§ Input data:
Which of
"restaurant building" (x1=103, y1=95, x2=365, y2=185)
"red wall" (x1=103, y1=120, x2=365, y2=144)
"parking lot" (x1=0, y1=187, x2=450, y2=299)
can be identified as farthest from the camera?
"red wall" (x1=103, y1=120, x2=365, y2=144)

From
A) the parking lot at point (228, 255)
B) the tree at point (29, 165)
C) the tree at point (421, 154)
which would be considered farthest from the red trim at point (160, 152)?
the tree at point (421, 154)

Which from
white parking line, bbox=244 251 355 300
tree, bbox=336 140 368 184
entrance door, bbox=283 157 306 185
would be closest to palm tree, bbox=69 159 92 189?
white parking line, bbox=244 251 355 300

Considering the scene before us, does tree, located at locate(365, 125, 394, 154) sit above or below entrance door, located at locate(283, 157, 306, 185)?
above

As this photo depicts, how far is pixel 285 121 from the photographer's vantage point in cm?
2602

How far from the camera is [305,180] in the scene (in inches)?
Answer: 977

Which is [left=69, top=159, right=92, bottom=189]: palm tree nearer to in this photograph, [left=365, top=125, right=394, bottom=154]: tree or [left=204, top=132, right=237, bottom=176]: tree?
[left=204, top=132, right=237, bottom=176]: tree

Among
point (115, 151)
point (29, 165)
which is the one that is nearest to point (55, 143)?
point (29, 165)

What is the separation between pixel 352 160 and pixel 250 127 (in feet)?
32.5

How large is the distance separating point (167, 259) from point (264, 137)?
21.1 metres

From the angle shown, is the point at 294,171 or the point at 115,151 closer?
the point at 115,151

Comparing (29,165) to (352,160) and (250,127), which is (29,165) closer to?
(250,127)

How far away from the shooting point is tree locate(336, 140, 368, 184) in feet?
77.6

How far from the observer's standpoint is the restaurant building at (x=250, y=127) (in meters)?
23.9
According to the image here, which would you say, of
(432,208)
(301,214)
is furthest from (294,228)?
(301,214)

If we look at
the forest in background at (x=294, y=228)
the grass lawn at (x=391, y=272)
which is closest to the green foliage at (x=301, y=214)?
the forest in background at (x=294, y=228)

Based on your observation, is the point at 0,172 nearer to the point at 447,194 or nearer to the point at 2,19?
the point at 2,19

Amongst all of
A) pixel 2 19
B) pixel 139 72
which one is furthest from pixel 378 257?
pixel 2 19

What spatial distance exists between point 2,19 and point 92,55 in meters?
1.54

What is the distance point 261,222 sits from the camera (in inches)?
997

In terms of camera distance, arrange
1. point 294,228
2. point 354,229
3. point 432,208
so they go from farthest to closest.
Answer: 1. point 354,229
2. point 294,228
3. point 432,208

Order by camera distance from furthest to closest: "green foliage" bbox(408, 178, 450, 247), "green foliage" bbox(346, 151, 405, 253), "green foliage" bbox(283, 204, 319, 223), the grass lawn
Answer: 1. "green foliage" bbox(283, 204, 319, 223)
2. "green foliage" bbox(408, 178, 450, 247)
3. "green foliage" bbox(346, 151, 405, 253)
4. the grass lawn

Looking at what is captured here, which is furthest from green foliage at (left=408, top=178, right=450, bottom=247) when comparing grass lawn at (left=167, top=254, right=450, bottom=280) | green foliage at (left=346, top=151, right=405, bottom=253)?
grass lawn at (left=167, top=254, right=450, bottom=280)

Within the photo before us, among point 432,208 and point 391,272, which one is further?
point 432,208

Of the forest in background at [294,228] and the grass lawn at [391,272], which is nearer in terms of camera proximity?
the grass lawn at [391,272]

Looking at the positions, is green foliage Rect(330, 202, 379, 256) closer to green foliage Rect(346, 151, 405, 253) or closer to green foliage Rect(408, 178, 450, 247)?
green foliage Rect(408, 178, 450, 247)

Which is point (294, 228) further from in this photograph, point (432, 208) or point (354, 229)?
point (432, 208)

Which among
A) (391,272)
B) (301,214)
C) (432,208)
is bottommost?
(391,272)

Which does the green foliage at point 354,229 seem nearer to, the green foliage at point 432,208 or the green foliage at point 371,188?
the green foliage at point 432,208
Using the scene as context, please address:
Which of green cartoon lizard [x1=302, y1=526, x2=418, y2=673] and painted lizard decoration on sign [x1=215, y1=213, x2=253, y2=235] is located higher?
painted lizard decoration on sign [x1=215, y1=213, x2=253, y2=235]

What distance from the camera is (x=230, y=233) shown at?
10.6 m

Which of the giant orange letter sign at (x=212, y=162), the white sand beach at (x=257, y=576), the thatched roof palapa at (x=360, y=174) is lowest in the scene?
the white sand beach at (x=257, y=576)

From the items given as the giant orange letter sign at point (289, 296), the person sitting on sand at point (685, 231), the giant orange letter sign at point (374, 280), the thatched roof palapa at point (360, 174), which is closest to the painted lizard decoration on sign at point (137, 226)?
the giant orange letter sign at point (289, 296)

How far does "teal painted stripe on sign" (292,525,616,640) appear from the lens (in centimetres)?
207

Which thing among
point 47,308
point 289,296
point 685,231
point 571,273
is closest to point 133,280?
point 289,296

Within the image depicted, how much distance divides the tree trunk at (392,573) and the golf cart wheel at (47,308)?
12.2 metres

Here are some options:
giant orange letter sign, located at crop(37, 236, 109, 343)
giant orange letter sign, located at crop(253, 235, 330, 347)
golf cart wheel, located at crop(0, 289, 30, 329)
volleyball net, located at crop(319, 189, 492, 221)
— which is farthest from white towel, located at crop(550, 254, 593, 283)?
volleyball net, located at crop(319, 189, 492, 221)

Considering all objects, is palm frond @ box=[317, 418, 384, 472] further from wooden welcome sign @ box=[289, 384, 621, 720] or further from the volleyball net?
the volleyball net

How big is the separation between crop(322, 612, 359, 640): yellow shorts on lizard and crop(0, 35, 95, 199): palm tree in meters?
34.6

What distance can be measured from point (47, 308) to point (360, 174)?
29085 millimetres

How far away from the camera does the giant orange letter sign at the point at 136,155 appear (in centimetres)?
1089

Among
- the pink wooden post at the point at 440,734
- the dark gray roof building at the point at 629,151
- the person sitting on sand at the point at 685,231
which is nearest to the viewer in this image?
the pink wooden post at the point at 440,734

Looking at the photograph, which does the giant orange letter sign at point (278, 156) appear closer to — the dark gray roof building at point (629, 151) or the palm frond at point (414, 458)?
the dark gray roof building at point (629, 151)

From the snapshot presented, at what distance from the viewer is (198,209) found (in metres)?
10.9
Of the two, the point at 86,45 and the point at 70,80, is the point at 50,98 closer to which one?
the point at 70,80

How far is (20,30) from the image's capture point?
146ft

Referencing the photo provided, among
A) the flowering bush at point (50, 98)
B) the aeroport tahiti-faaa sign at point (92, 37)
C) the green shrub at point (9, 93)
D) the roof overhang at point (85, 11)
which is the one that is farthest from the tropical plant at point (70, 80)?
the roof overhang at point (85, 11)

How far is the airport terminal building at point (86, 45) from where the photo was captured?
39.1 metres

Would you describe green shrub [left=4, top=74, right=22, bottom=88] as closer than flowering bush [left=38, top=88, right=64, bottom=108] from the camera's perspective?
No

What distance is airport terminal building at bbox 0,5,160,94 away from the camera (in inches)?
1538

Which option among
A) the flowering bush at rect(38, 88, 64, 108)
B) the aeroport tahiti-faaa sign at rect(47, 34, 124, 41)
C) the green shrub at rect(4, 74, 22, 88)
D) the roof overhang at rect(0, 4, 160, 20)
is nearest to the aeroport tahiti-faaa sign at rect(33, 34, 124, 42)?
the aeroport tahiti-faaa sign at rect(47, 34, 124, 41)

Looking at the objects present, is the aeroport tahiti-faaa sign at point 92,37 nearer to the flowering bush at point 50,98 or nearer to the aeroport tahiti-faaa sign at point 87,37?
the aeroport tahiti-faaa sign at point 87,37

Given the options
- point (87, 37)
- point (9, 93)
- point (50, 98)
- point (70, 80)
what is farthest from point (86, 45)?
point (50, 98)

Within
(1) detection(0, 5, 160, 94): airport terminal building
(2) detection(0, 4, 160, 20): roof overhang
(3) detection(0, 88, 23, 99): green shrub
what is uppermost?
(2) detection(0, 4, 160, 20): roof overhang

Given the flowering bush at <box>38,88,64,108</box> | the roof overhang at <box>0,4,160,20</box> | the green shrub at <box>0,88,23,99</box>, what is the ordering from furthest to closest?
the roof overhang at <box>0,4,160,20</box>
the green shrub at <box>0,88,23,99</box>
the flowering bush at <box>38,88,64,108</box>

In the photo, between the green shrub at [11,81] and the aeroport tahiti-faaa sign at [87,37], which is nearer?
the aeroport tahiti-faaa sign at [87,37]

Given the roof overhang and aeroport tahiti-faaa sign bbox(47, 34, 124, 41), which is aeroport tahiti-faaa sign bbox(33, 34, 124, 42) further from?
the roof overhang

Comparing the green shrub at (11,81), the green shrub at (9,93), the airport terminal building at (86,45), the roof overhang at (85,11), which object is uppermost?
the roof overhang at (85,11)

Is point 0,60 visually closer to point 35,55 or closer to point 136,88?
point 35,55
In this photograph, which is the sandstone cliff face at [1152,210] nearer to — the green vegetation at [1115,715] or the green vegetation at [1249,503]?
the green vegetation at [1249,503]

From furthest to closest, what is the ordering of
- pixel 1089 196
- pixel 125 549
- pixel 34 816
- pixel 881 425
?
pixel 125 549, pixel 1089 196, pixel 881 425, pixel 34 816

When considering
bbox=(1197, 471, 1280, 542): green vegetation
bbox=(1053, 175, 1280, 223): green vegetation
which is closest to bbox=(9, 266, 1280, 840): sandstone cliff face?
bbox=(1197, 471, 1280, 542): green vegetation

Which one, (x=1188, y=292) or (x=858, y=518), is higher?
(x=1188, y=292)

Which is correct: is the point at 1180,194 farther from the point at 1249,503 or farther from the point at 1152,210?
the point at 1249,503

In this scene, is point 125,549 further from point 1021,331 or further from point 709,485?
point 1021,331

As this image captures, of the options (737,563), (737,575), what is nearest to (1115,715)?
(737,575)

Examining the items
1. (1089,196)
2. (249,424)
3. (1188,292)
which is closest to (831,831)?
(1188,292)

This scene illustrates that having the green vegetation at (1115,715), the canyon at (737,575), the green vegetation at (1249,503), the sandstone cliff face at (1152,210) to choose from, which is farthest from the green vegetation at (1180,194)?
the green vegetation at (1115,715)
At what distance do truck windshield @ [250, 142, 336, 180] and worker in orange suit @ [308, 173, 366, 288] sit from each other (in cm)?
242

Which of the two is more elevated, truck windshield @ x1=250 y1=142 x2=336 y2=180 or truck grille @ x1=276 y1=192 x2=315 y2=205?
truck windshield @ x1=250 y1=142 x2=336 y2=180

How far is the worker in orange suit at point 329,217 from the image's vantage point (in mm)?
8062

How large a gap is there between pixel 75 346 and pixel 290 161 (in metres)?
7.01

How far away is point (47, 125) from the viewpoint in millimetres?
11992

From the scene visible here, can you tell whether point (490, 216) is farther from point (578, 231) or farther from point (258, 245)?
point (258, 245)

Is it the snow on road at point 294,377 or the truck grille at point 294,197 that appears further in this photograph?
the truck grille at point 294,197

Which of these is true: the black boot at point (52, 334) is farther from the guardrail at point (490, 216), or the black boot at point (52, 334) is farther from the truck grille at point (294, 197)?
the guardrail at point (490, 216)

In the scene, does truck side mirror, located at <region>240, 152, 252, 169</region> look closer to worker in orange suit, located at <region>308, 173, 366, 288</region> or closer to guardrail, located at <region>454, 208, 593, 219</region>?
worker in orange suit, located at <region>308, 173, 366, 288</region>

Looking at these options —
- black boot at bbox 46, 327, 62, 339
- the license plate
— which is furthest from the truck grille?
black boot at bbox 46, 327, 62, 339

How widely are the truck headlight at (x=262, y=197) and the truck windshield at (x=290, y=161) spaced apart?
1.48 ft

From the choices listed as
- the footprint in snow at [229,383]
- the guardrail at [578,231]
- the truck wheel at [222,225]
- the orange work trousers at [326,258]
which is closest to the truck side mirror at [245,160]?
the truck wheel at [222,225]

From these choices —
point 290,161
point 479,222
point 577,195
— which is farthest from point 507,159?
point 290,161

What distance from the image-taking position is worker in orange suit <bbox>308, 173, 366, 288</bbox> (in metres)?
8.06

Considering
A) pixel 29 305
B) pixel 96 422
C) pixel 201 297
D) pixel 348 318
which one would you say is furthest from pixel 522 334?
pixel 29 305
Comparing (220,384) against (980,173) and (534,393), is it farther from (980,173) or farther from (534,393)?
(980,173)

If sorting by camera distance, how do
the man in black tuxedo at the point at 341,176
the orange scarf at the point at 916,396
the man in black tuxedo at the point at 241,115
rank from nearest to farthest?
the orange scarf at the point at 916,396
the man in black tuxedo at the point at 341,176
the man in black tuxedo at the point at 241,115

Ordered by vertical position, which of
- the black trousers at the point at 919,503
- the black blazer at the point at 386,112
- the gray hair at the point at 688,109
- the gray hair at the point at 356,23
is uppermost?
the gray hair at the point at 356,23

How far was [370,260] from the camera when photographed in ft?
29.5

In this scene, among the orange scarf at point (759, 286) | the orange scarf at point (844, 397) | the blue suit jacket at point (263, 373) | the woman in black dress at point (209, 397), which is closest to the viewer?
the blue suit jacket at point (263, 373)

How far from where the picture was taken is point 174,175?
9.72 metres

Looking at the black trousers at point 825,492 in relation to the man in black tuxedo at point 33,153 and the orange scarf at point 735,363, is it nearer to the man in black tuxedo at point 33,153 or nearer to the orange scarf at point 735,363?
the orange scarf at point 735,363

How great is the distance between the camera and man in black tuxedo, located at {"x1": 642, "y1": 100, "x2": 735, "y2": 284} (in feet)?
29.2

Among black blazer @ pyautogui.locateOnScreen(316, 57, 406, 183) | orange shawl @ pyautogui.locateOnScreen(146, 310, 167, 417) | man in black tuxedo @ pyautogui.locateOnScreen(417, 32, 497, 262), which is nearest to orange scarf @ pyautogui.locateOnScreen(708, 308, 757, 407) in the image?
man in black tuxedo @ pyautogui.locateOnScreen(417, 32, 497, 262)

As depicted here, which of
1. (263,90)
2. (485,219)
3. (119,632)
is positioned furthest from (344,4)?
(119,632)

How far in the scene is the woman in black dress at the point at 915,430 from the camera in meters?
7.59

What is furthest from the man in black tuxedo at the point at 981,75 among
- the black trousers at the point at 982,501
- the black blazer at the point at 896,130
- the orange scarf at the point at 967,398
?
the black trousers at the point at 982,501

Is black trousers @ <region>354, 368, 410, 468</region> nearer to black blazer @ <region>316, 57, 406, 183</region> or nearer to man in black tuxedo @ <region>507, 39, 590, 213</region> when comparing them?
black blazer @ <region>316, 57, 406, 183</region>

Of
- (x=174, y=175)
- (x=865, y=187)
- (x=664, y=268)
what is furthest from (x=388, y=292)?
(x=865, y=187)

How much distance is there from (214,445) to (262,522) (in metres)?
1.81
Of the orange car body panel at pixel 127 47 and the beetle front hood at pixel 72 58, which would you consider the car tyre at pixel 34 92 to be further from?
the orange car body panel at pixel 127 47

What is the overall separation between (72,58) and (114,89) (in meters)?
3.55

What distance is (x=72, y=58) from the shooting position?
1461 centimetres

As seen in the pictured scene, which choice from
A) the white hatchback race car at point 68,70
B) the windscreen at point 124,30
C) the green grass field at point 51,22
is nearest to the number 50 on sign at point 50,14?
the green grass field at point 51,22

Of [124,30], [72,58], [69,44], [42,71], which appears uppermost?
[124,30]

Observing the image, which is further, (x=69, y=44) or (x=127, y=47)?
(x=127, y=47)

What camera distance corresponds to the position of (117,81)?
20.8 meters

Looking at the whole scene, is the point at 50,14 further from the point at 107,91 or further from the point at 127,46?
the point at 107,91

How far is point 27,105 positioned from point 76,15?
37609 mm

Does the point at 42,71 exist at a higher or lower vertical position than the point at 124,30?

§ Exercise:
Extract the lines above from the one containing "What is the overall" to the last line, both included, exactly as written.

§ Task solution:
What is the overall separation between (72,58) and (114,89) (in meters)?
3.55

What distance is (x=72, y=58) from the shooting position?
1461 centimetres

As seen in the pictured scene, which choice from
A) the white hatchback race car at point 68,70
B) the windscreen at point 124,30
C) the green grass field at point 51,22
is nearest to the number 50 on sign at point 50,14?
the green grass field at point 51,22

Of [124,30], [72,58], [69,44], [42,71], which appears uppermost?
[124,30]

Observing the image, which is further, (x=69, y=44) or (x=127, y=47)?
(x=127, y=47)

What camera distance corresponds to the position of (117,81)?
20.8 meters

Looking at the whole scene, is the point at 50,14 further from the point at 107,91 or further from the point at 127,46?
the point at 107,91

How far is point 27,105 positioned from point 76,15?
37609 mm

Does the point at 42,71 exist at a higher or lower vertical position than the point at 124,30?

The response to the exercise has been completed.